Run the first deployment manually:

cd /opt/stiftung

# Build and start containers
docker-compose -f docker-compose.prod.yml up -d --build

# Run initial migrations
docker-compose -f docker-compose.prod.yml exec web python manage.py migrate

# Create superuser
docker-compose -f docker-compose.prod.yml exec web python manage.py createsuperuser

# Collect static files
docker-compose -f docker-compose.prod.yml exec web python manage.py collectstatic --noinput

Step 12: Test the Deployment

Visit your server IP or domain name to verify the application is running.

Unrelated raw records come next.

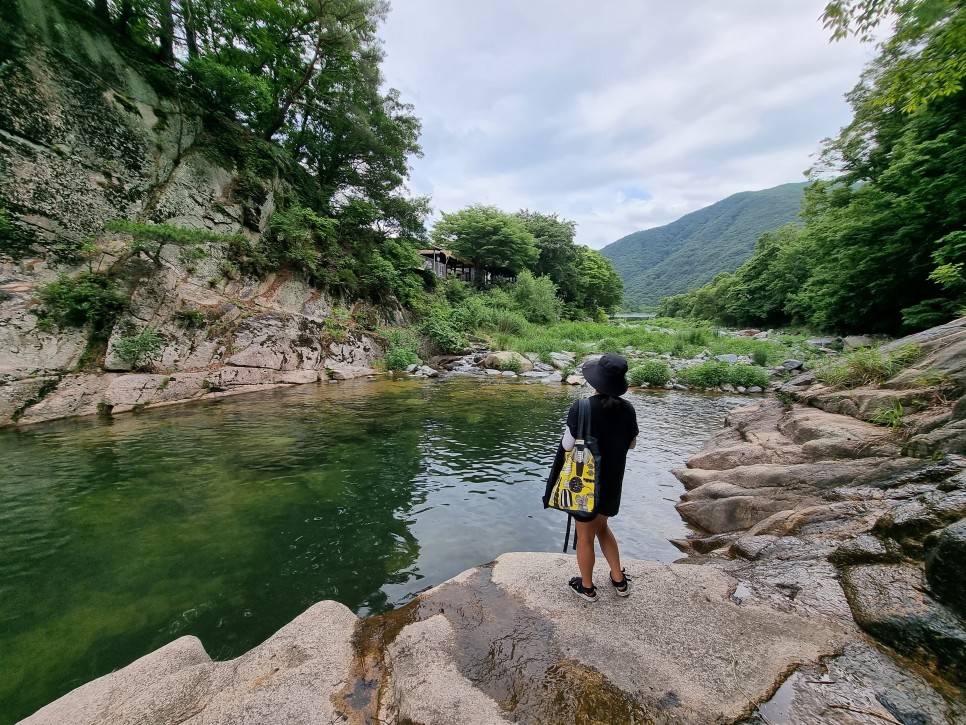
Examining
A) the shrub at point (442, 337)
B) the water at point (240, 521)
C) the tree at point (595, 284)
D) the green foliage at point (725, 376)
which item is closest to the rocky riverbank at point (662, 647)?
the water at point (240, 521)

Step 13: Enable Automatic Deployment

Once your server is properly set up, you can enable automatic deployment by editing .github/workflows/ci-cd.yml:

Change this line:

if: github.ref == 'refs/heads/main' && false  # Disabled until production server is set up

To:

if: github.ref == 'refs/heads/main'

Troubleshooting

If deployment fails:

  1. Check Docker status:

    sudo systemctl status docker

  2. Check container logs:

    docker-compose -f docker-compose.prod.yml logs

  3. Restart services:

    docker-compose -f docker-compose.prod.yml restart

Common Issues:

  • Permission denied: Make sure your user is in the docker group
  • Port conflicts: Check if ports 80/443 are already in use
  • Database connection: Verify your database settings in .env
  • Static files: Ensure the web server can access static files

Monitoring and Maintenance

Check application status:

docker-compose -f docker-compose.prod.yml ps

View logs:

docker-compose -f docker-compose.prod.yml logs -f web

Update the application:

cd /opt/stiftung
git pull origin main
docker-compose -f docker-compose.prod.yml pull
docker-compose -f docker-compose.prod.yml up -d

Backup database:

docker-compose -f docker-compose.prod.yml exec db pg_dump -U stiftung_user stiftung_prod > backup_$(date +%Y%m%d_%H%M%S).sql

Security Recommendations

  1. Keep system updated:

    sudo apt update && sudo apt upgrade -y

  2. Use strong passwords for database and admin accounts

  3. Enable fail2ban to prevent brute force attacks:

    sudo apt install fail2ban

  4. Regular backups of your database and media files

  5. Monitor logs for suspicious activity

Next Steps

After completing this setup:

  1. Test the deployment pipeline by making a commit to the main branch
  2. Set up monitoring and alerting for your application
  3. Configure regular automated backups
  4. Set up a staging environment for testing

Your production server is now ready for automated deployment from GitHub Actions!